| Work order |
Report each line of the records below that holds the word "trap".

════════════════════

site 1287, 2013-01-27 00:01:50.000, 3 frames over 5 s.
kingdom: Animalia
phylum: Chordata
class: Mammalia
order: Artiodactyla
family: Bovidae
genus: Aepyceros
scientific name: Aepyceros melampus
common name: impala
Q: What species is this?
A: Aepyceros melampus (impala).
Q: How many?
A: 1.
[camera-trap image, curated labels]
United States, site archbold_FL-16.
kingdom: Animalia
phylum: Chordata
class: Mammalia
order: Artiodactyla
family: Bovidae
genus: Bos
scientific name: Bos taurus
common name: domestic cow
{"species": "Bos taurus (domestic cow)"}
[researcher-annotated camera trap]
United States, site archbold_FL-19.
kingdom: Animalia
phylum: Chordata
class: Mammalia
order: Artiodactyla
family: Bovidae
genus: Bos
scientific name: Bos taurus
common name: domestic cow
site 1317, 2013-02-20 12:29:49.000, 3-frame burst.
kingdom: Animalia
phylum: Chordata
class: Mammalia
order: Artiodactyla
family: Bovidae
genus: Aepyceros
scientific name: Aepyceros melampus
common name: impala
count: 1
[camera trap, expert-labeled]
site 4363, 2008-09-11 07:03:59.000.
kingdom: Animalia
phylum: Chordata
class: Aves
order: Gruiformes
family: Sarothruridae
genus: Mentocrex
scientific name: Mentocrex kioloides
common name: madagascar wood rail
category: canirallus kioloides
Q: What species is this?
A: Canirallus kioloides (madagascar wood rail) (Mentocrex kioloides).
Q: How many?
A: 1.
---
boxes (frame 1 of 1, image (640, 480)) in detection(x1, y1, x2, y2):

════════════════════

| Task result |
[camera-trap image, curated labels]
[researcher-annotated camera trap]
[camera trap, expert-labeled]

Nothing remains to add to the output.